_TEXT EXCERPT_
BEGIN

Citydeep dialects // noticing as discourse and an embodied political act

Abstract

The piece that is to follow forms part of the work produced for our distributed residency with A4 Arts Foundation, an unfolding conversation with the assemblages of Johannesburg’s city space. A first for both entities; working together from a place of distance. City Deep A Virtual Affect Practice, is the working title for the residency, which takes place over two months and uses commercial signage in the local, urban CBD to imagine alternate perspectives of the city. The project reads and reuses street imagery to explore the desires and possibilities contained within the cityscape, advancing the notion of daily life as an artistic experience. Where City Deep interacts with virtual art spaces and galleries, these are imagined as places for the experiences of collective leisure and joy. 

If a world can be what we learn not to notice, noticing becomes a form of political labor. What do we learn not to notice? We learn not to notice some suffering, such that if the suffering of those deemed strangers appears, then it does so only dimly, at the edges of our consciousness. In fact this is another way we learn about the figure of the stranger: strangers are not simply those we do not recognize but those we recognize as strangers, not only those you do not know but those you should not know. As a child you might have been taught to turn away from homeless people on the street, to screen out not only their suffering but their very existence. They are not anything to do with you. Hurry on, move on. We are learning not only whose suffering should affect us, or how we should be affected by whose suffering; we are busy exercising the very distinction between friends and strangers, creating that distinction, between those who matter and those who do not. It is a distinction predicated on violence. It is a distinction enforced through violence. We are learning to screen out what gets in the way of our occupation of space. Once you have learned this something, you don’t notice this someone.

END

_STORED DATA_
BEGIN

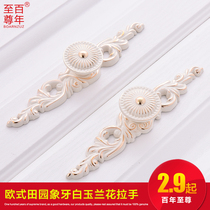 European luxury ivory white gold lacquer door handle wardrobe door drawer cabinet pastoral small handle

END

_YOUR INSTRUCTIONS_
Continue the essay on noticing as political labor, starting after its last sentence.

_OUTPUT FOR THIS TASK_
Sara Ahmed, Living a Feminist Life

There is a sphere of human subjectivity and of our ontological enfleshment that moves and finds form in the space of known unnamed things — Histories, codes, structures and the discursive hieroglyphics of civilisation tracing affective outlines around our experiences of and the experiences that move us through the world, and the nature of our bodily contact with the world at large. What we notice, comprehend and cognate come to form invisible webs of a phenomenological instructive language. Antagonistic difference was traced on the outlines of my body before ideologies of difference found root and stem on my tongue and mind, before I came to understand why certain eyes turned to me with a look that sounded a particular kind of seething hiss or came baring a painted on anxious smile; a gut has its own intelligence. If we have been taught to turn away, we have to learn to turn toward. Audre Lorde taught me how turning toward what is difficult, which can be a what with a who, is politically necessary, even if this turning can at times feel like we are making life more difficult for ourselves… In Sister Outsider, [she] describes the words racism and sexism as ‘grown up words’. We encounter racism and sexism before we have the words that allow us to make sense of what we encounter. Words can then allow us to get closer to our experiences; words allow us to comprehend what we experience after the event. We become retrospective witnesses of our becoming, Ahmed.  I think about the act of noticing and locate it within my own embodied experience and its relationship with the tapestry and psychosphere of Johannesburg CBD, especially from my position as a coded subject who engages with the citysphere predominantly on foot; no metal casing offering protective and distancing armour.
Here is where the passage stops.